By comparison with other species, the meiotic process in the human female is extraordinarily error-prone. In addition to the well-known effect of advancing maternal age, recent studies have demonstrated that the number and location of meiotic recombination events influences the likelihood of meiotic non-disjunction in our species. Although this association extends to many other organisms, the factors that influence the number and placement of exchanges within a cell remain poorly understood. Like other aspects of meiosis, the control of recombination is likely to be subject to variation among species. In this review we summarize data from recent studies in mammals; the combined data suggest that both genetic and environmental factors influence recombination in mammals and, importantly, that control mechanisms probably differ between males and females.
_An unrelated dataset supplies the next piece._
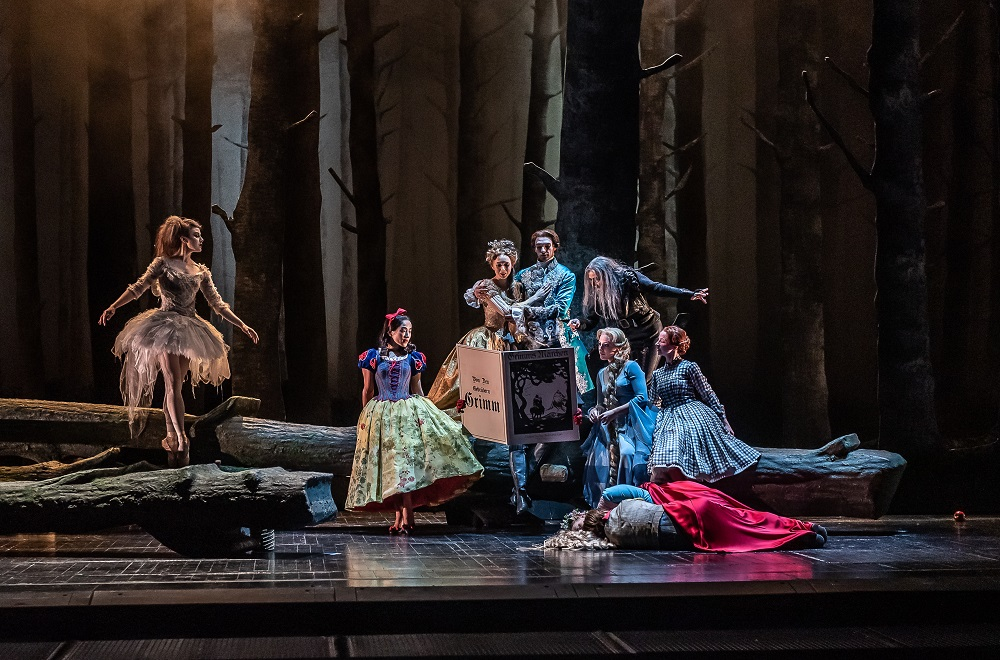 Dream Pantomime in Royal Opera Hansel und Gretel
Errors in chromosome segregation during meiosis result in the production of eggs or sperm with an inappropriate number of chromosomes and these, upon fertilization, give rise to aneuploid conceptions. In humans, most aneuploidy is incompatible with survival and causes loss of the conceptus during the first trimester. More than 20% of human conceptions are lost as a result of meiotic errors and, although errors can occur either during spermatogenesis or oogenesis, the vast majority of human aneuploidy is caused by errors during female meiosis (reviewed in [1]). Indeed, by comparison with other species, the incidence of errors in the human female is extraordinarily high and, for reasons that remain unknown, is strongly influenced by age. Current estimates suggest that, among 20–24-year-old women, approx. 2% of all clinically recognized pregnancies involve a chromosomally abnormal fetus [1]. In contrast, among women aged 40 years and older, the value increases to almost one-third of all recognized pregnancies [1]. However, because these values are based on pregnancies that survive long enough to be clinically recognized, the actual incidence of chromosomally abnormal pregnancies for both age groups is substantially higher.

During the past several years, human studies have demonstrated that, in addition to maternal age, the location of recombination events influences the ability of homologues to segregate during the first meiotic division (reviewed in [1]). As chromosomes condense in preparation for division, the sites of recombination (known as chiasmata) physically tether homologues together, facilitating their orientation on the first meiotic spindle. The resolution of these physical associations at anaphase allows homologues to segregate. In humans, sites of exchange that are placed close to the centromere or to the telomere are associated with non-disjunction errors. Based on these findings, it has been hypothesized that human non-disjunction involves events that occur during two distinct developmental time points [2]: (i) during fetal development, when sites of recombination are established and some chromosomes become tethered by poorly placed recombination events, and (ii) in the adult where increasing age of the woman acts (by a mechanism that remains unclear) to increase the likelihood that these ‘vulnerable’ homologues will mis-segregate. Thus an understanding of human aneuploidy requires knowledge of the factors that control the number and placement of the sites of recombination as well as the mechanism(s) by which age influences the meiotic process. In the present review, we focus on recombination, summarizing recent results that provide new insight into the factors that influence recombination in mammals.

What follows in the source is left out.